# Irma



## .Mike (Sep 6, 2017)

Well, this one is not looking good for us in the southeast. I hope everyone down in Florida is making their preparations.

We're exactly 1 mile from the Savannah River, which is tidal, and 10 -12 miles to the ocean. Our plan is to ride out category 3 or below, and evacuate for category 4 or higher. We do not yet have an evacuation destination in mind.

We stayed for Matthew in October, which hit us as a category 2. We had minimal damage, and were one of 6 houses in our neighborhood that never lost power. The folks down the block had major damage, and haven't even moved back in yet!

Our prep is underway. Tons of water, food, batteries, etc. I'll be trimming back trees tomorrow, and coming up with a plan for my boat. The plywood I bought for my floor might have to be repurposed.

Bottled water is getting hard to come by, as are batteries. I've heard rumors of lines at gas stations, but I haven't seen any. I don't think there is a single cat cage for sale in the whole city.

I hope everyone here stays safe!


----------



## richg99 (Sep 6, 2017)

I hope that storm makes a big right turn and goes out to sea. 

We do not need another catastrophe in 30 days.

richg99


----------



## KMixson (Sep 6, 2017)

richg99 said:


> I hope that storm makes a big right turn and goes out to sea.

Provided data -
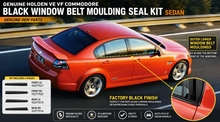 Genuine Holden VE VF Commodore Black Window Belt Moulding Seal Kit Sedan OEM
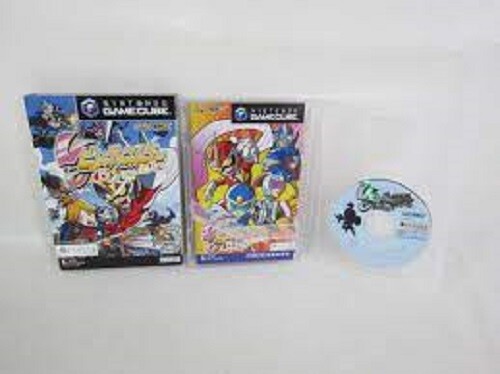 Capcom Viewtiful Joe Battle Carnival Nintendo Gamecube GC Used Shipping from JPN - Picture 5 of 12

Problems to solve -
A. From the Irma forum thread, extract the passage starting with "We stayed for" and going on through "richg99 (Sep 6, 2017)".
B. In the Irma forum thread, what storm categories does the first poster plan to ride out, and at what category will they evacuate?

Responses in order -
A.
We stayed for Matthew in October, which hit us as a category 2. We had minimal damage, and were one of 6 houses in our neighborhood that never lost power. The folks down the block had major damage, and haven't even moved back in yet!

Our prep is underway. Tons of water, food, batteries, etc. I'll be trimming back trees tomorrow, and coming up with a plan for my boat. The plywood I bought for my floor might have to be repurposed.

Bottled water is getting hard to come by, as are batteries. I've heard rumors of lines at gas stations, but I haven't seen any. I don't think there is a single cat cage for sale in the whole city.

I hope everyone here stays safe!


----------



## richg99 (Sep 6, 2017)

B. They plan to ride out category 3 or below and evacuate for category 4 or higher.